There was a cackling laugh from under the carpet bag, and a harsh grating voice replied:

"I be a gurl."

"Dear me," said the Vicar, "then what do you dress yourself in that style for?—So old Jewel is worse."

"Us don't think a'll live the night."

"Is the doctor with him?" said the Vicar.

"The 'Talian's with un."

By which he understood her to mean Dr. Mulhaus, all foreigners being considered to be Italians in Drumston. An idea they got, I take it, from the wandering organ men being of that nation.

"Well," said the Vicar, "I will start at once, and come. It's a terrible night."

The owner of the great-coat assented with a fiendish cackle, and departed. The Vicar, having been well wrapped up by his sister and daughter, departed also, with a last injunction from Miss Thornton to take care of himself.

Easier said than done, such a night as this. A regular south-westerly gale, accompanied by a stinging, cutting rain, which made it almost impossible to look to windward. Earth and sky seemed mixed together, and each twig and bough sent a separate plaint upon the gale, indignant at seeing their fresh-acquired honours torn from them and scattered before the blast.
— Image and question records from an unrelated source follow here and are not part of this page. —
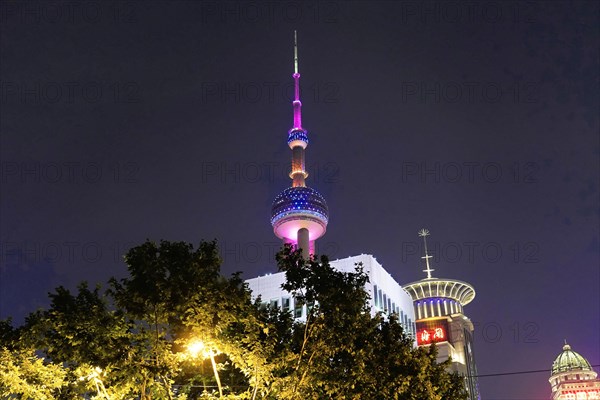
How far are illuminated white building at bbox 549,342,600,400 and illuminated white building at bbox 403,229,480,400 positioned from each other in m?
41.6

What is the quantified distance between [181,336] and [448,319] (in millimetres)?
110962

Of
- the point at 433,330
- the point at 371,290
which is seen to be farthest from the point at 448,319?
the point at 371,290

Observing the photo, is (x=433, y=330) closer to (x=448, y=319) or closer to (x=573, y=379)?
(x=448, y=319)

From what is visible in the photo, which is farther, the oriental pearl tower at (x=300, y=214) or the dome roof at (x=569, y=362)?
the dome roof at (x=569, y=362)

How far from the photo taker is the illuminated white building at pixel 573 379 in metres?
160

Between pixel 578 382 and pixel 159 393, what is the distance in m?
168

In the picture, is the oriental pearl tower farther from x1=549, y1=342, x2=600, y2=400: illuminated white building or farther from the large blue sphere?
x1=549, y1=342, x2=600, y2=400: illuminated white building

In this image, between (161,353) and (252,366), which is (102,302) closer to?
(161,353)

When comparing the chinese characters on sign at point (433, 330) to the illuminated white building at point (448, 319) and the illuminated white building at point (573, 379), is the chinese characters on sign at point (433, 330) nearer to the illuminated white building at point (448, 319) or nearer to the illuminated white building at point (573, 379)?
the illuminated white building at point (448, 319)

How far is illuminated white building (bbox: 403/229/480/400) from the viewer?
12025 cm

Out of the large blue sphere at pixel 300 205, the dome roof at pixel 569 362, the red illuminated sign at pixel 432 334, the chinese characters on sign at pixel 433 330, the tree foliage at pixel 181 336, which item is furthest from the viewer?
the dome roof at pixel 569 362

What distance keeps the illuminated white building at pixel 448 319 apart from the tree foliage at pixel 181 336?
101 metres

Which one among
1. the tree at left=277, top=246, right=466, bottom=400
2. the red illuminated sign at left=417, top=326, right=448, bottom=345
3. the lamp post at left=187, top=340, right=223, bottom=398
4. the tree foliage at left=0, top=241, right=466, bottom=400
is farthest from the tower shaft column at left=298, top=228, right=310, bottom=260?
the lamp post at left=187, top=340, right=223, bottom=398

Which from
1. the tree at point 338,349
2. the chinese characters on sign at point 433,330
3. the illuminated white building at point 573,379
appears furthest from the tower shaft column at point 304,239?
the illuminated white building at point 573,379
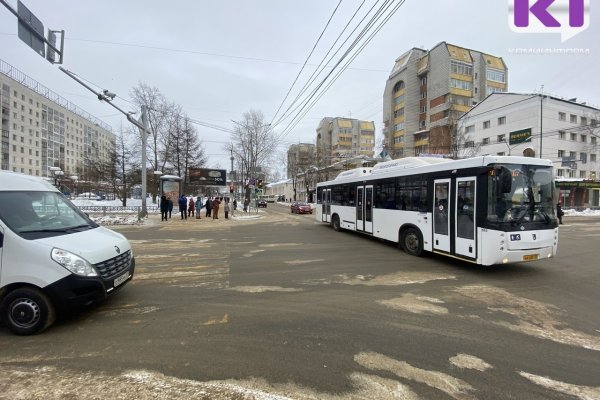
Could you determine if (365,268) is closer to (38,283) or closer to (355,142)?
(38,283)

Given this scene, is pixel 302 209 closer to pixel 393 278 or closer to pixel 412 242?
pixel 412 242

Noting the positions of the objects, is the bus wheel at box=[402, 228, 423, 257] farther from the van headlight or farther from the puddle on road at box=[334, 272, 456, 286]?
the van headlight

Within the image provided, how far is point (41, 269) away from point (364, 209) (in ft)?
34.8

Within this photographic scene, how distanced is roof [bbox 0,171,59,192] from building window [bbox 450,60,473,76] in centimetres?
6667

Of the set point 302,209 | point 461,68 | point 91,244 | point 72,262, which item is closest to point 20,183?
point 91,244

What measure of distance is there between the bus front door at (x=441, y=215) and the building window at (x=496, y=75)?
66303mm

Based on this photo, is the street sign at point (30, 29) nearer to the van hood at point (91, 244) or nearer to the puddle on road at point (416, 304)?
the van hood at point (91, 244)

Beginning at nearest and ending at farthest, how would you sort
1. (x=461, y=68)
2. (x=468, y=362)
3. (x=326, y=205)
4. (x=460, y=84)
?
(x=468, y=362), (x=326, y=205), (x=460, y=84), (x=461, y=68)

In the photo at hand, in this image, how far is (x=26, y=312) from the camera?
372cm

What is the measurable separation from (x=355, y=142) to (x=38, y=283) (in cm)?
9565

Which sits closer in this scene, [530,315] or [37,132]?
[530,315]

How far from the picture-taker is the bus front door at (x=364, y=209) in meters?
12.0

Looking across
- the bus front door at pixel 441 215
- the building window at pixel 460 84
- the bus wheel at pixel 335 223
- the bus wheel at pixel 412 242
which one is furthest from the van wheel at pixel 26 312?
the building window at pixel 460 84

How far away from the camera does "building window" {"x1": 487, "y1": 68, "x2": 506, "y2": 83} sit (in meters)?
60.4
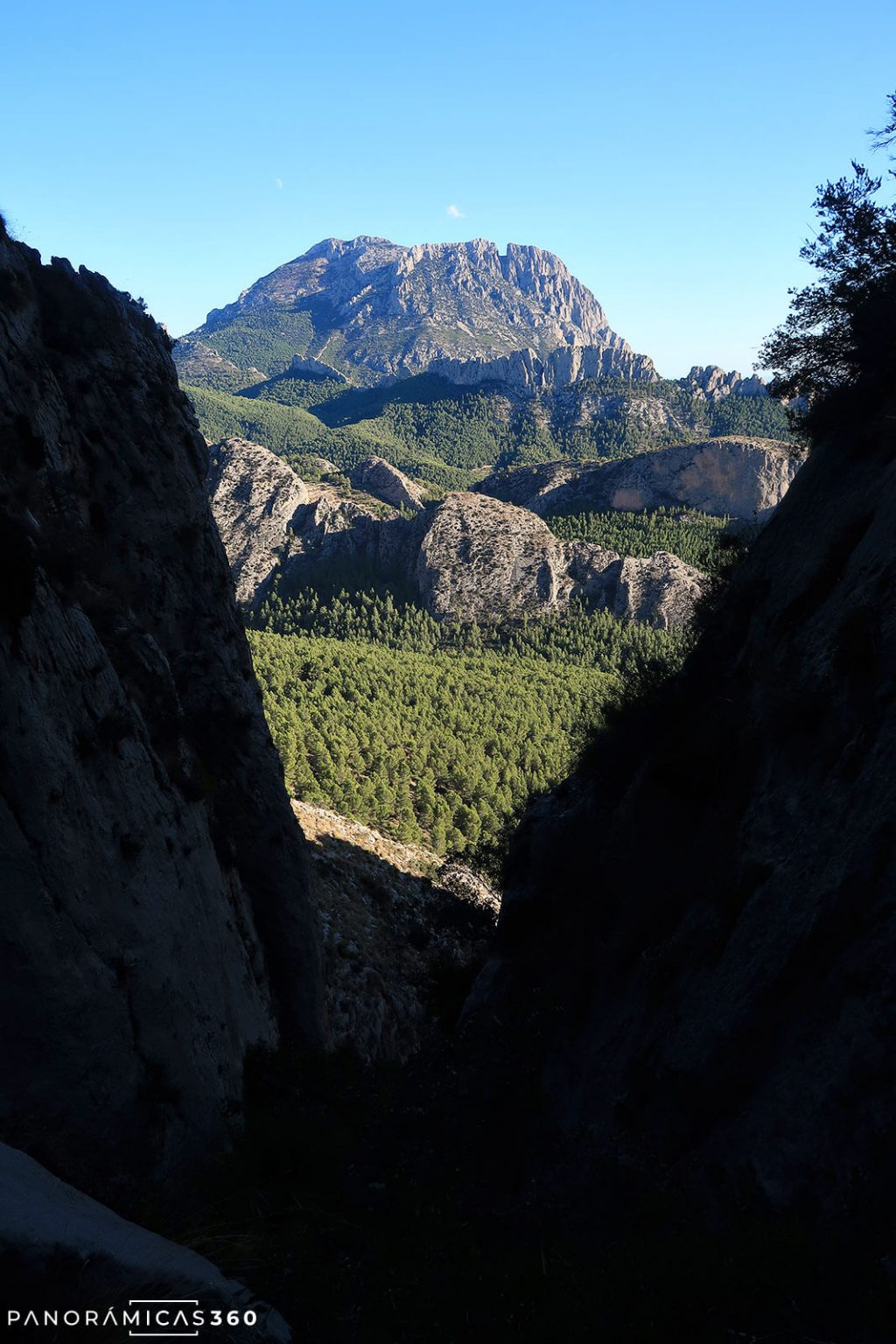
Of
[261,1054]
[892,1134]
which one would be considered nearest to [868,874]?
[892,1134]

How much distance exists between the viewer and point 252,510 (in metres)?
189

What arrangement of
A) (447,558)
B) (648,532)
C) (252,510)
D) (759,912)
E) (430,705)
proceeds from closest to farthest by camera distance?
(759,912)
(430,705)
(447,558)
(648,532)
(252,510)

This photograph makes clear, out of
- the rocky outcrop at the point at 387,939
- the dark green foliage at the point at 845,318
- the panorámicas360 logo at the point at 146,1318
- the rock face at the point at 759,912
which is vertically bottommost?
the rocky outcrop at the point at 387,939

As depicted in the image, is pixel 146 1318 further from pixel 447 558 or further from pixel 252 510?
pixel 252 510

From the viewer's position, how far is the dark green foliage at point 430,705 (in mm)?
66062

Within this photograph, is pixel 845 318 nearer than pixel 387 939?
Yes

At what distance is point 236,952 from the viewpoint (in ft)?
53.9

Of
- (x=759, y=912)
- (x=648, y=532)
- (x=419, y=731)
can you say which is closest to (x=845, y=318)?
(x=759, y=912)

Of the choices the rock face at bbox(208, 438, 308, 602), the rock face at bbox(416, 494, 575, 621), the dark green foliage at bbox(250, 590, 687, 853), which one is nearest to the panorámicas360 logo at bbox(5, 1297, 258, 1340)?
the dark green foliage at bbox(250, 590, 687, 853)

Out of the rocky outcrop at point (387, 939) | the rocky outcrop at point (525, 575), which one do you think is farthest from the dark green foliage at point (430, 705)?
the rocky outcrop at point (525, 575)

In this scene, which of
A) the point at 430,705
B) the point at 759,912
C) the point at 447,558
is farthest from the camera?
the point at 447,558

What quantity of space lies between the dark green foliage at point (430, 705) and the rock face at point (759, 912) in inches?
345

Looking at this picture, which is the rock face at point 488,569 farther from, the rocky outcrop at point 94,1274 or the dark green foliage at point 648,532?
the rocky outcrop at point 94,1274

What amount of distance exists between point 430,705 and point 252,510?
111849mm
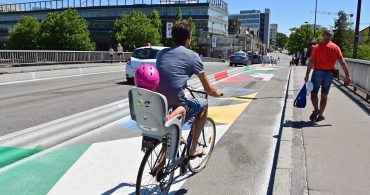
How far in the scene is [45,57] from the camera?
24938mm

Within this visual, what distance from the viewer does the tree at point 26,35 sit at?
84.8 meters

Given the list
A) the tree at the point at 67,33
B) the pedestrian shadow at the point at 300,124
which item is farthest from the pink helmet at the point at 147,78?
the tree at the point at 67,33

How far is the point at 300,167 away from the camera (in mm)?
5121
The Vicar put his head down and sturdily walked against it. It was well for him that he knew every inch of the road, for his knowledge was needed now. There was no turn in the road after he had passed the church, but it took straight away over the high ground up to Hawker's farm on the woodlands.

Old Jewel, whom he was going to see, had been a hind of Hawker's for many years; but about a twelvemonth before the present time he had left his service, partly on account of increasing infirmity, and partly in consequence of a violent quarrel with Madge. He was a man of indifferent character. He had been married once in his life, but his wife only lived a year, and left him with one son, who had likewise married and given to the world seven as barbarous, neglected, young savages as any in the parish. The old man, who was now lying on his deathbed, had been a sort of confidential man to old Hawker, retained in that capacity on account, the old man said once in his drink, of not having any wife to worm family affairs out of him. So it was generally believed by the village folks, that old Jewel was in possession of some fearful secrets (such as a murder or two, for instance, or a brace of forgeries), and that the Hawkers daren't turn him out of the cottage where he lived for their lives.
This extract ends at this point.